A small noise drew her attention away from the window in time to see a panel slide open in the wall close to Lord Bight’s large bed. The Lord Governor stepped through and, holding the panel open behind him, gestured to the bird.

Curious, Varia flew to his arm and sat quietly while Lord Bight stepped back into a narrow passage and closed the panel. Without speaking, he carried her down narrow stairs and down dim and musty passages until they reached the lowest level of the palace cut deep into the bedrock of the hill. They came to another stone wall that slid aside under Lord Bight’s hand, and proceeding with caution, he stepped out into a dark tunnel.

“What is happening?” Varia said at last.

“I had to make a few arrangements,” Lord Bright replied, his voice curt.

“Where are we going?”

“Mount Thunderhorn. Crucible will go to Missing City.”

He said nothing more, but Varia was satisfied. She gripped his arm and rode quietly while he carried her down deeper into the maze of tunnels and passages that cut underneath the city of Sanction. Here in the realm of the Shadowpeople, he slipped silently through, unseen by his people above, and came at last to the tunnel that linked the lower levels with the cavern that was Crucible’s lair.

“The dragon cannot stay long on the Plains,” Lord Bight said as he climbed the long stairs. “You understand that. Much is happening. I fear a greater war than our small siege is about to descend on Ansalon. Crucible must come back.”

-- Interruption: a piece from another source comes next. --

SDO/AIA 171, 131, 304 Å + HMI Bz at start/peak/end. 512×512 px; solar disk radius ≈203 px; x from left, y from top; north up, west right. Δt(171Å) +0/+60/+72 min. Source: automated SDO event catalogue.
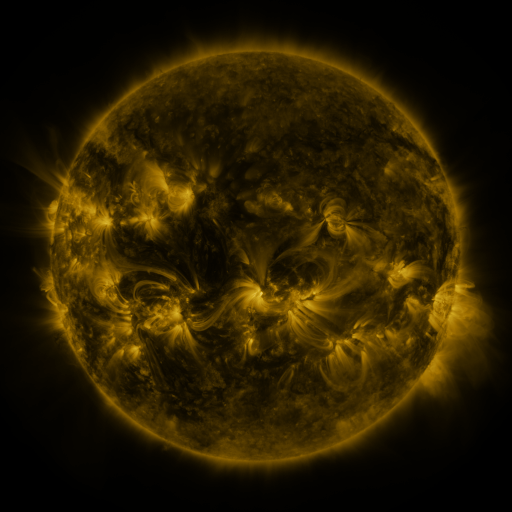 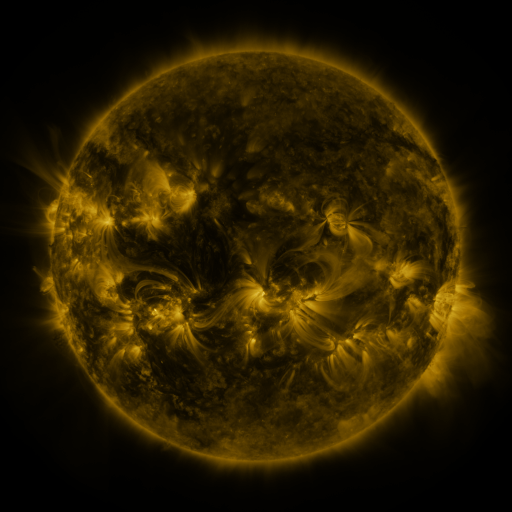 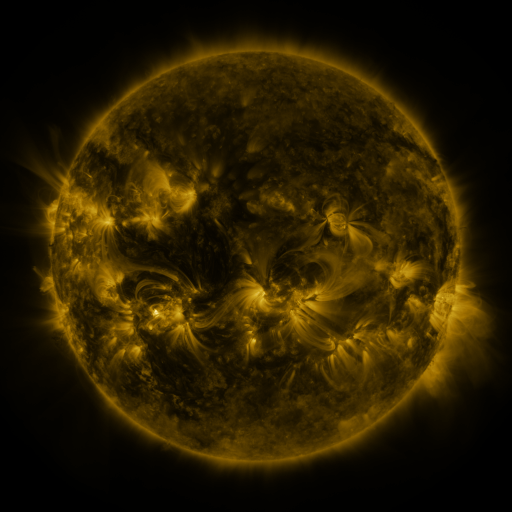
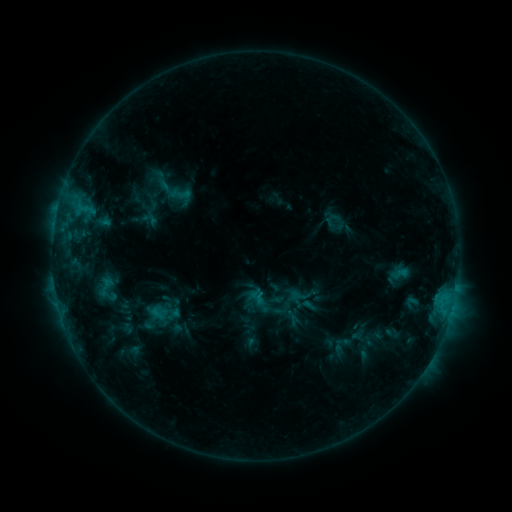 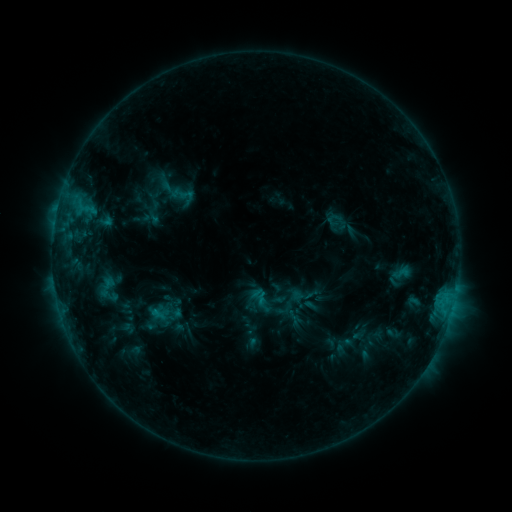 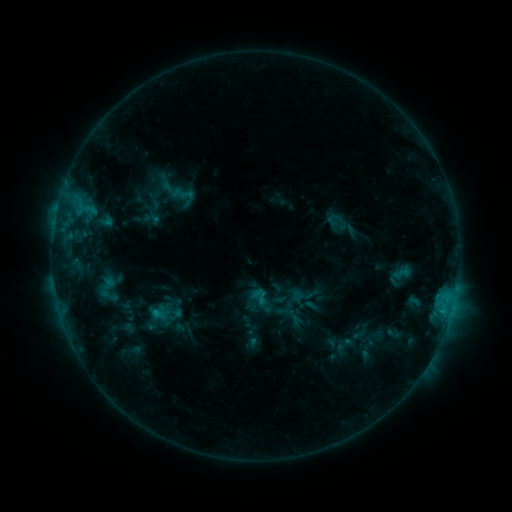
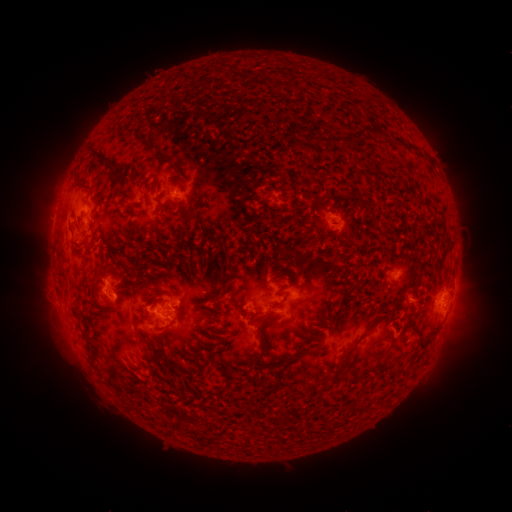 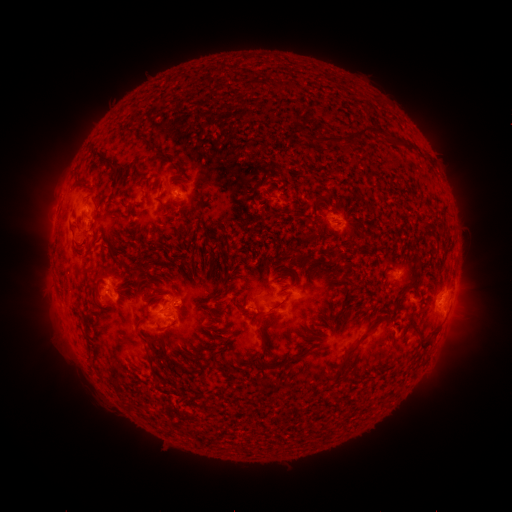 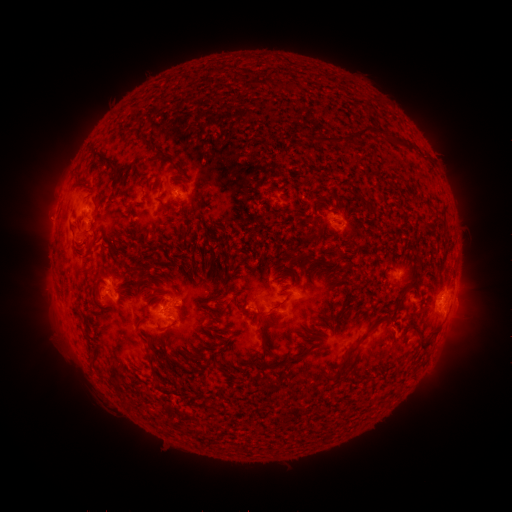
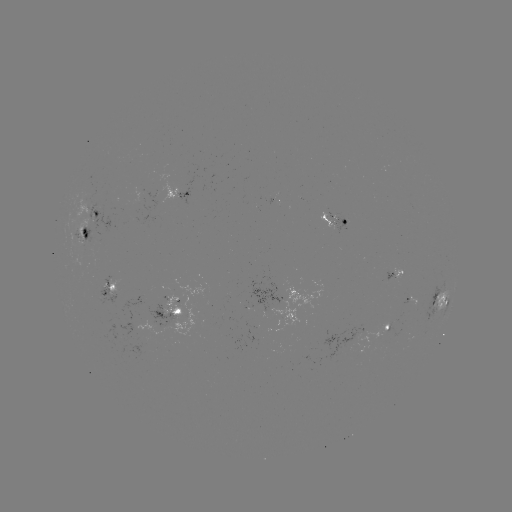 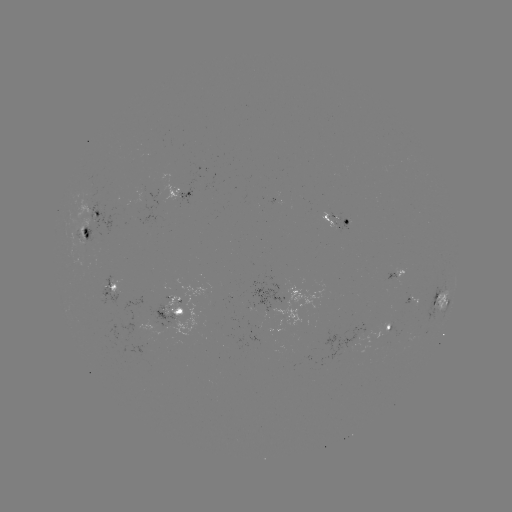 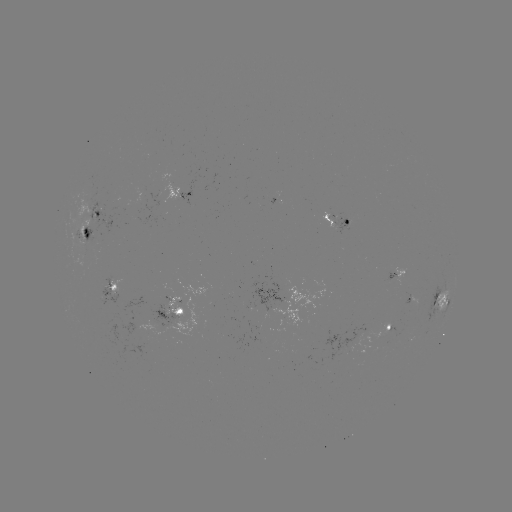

Varia hooted her agreement.

They reached the back entrance to the cavern close to a deep cleft that dropped down into a stream of lava. The cave was deadly hot and reeked of molten rock. A deep rumbling noise vibrated the rocks around them. The noxious fumes and the heat did not seem to bother Lord Bight, but Varia was forced to fly out of the cave and wait. Moments later, the bronze dragon emerged, stretching his stout legs and unfurling his long wings. He looked like he had just awakened from a nap.

He waited until the owl found a safe perch on his back, then he leaped off the ledge. He rose high above Mount Thunderhorn, his wings outstretched to catch the hot air boiling off the volcano. With a flip of his tail, he turned south and soon left Sanction behind.